* [APPLY WHAT YOU READ]:
• 1. In the text on robo buildings, what name do Gage and Thorne give their hypothetical fleet of small robots?
• 2. Reproduce the stretch of the robo buildings text from "Robo Buildings: Pursuing" through "active building skins.", swapping "skins" for "surfaces".

* [EXERCISE PASSAGE]:
==========

Robo Buildings: Pursuing the Interactive Envelope
Learning Objectives:
- Describe interactive building envelopes.
- Explain the current interest in active building skins.
- Identify the application most responsible for interactive building support.
Credits:
In an article published in the cyber journalTechnoetic Arts last year, British architect-academics Stephen A. Gage and Will Thorne describe a hypothetical fleet of small robots they call "edge monkeys." Their function would be to patrol building facades, regulating energy usage and indoor conditions. Basic duties include closing unattended windows, checking thermostats, and adjusting blinds. But the machines would also "gesture meaningfully to internal occupants" when building users "are clearly wasting energy," and they are described as "intrinsically delightful and funny." The authors liken the relationship between edge monkey and human to that of P.G. Wodehouse's Jeeves and Wooster characters. "Jeeves's aim is always to modify Wooster's behavior so that it is more sensible," they write. "And we need all the persuasion we can get to modify our behavior before the planet is severely compromised."

==========

* [DATA EXTRACT]:
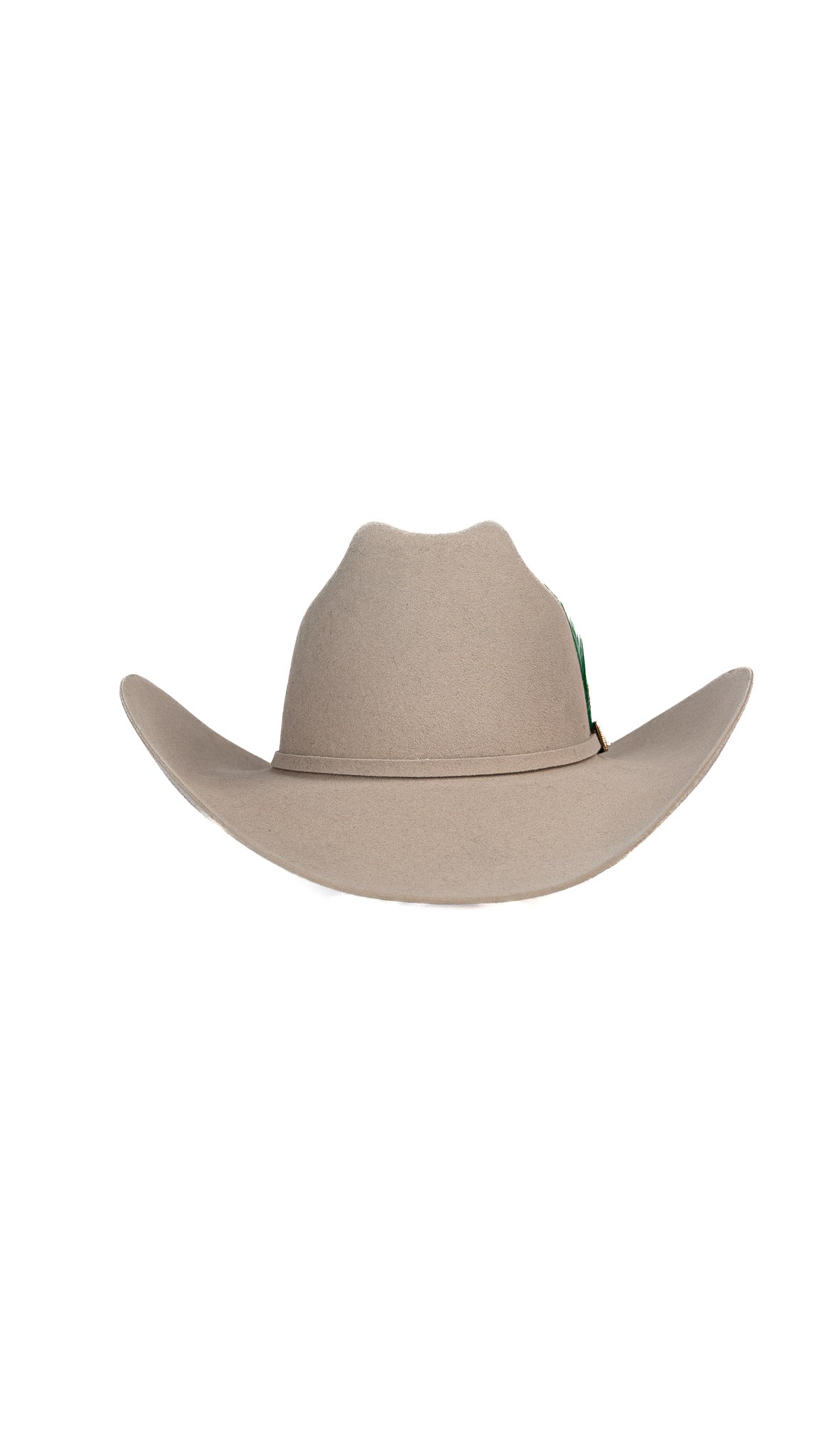 Stetson 6X Guadalupana Cowboy Hat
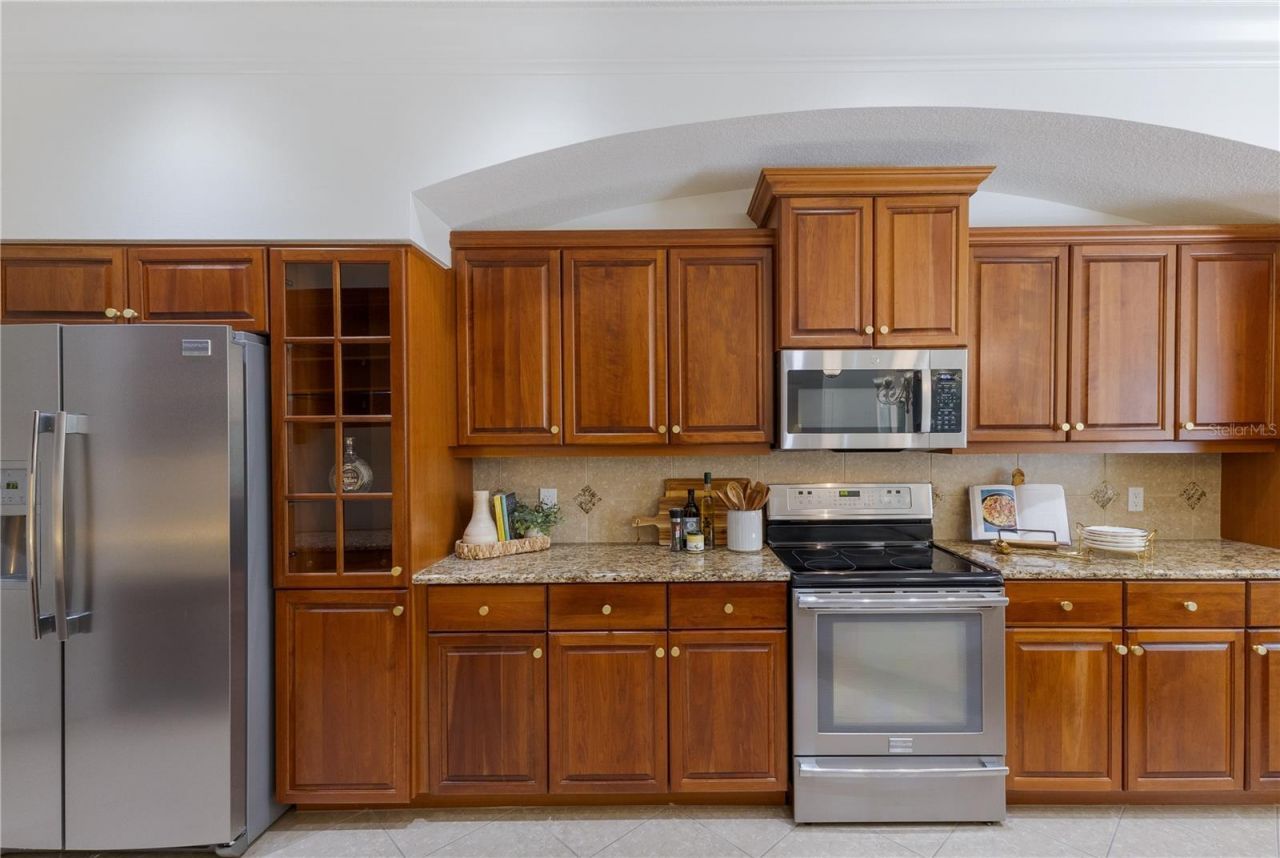 7012 Twin Hills Terrace, Lakewood Ranch, FL 34202 Photo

==========

* [LIST OF SOLUTIONS]:
• 1. They call them "edge monkeys."

• 2.
Robo Buildings: Pursuing the Interactive Envelope
Learning Objectives:
- Describe interactive building envelopes.
- Explain the current interest in active building surfaces.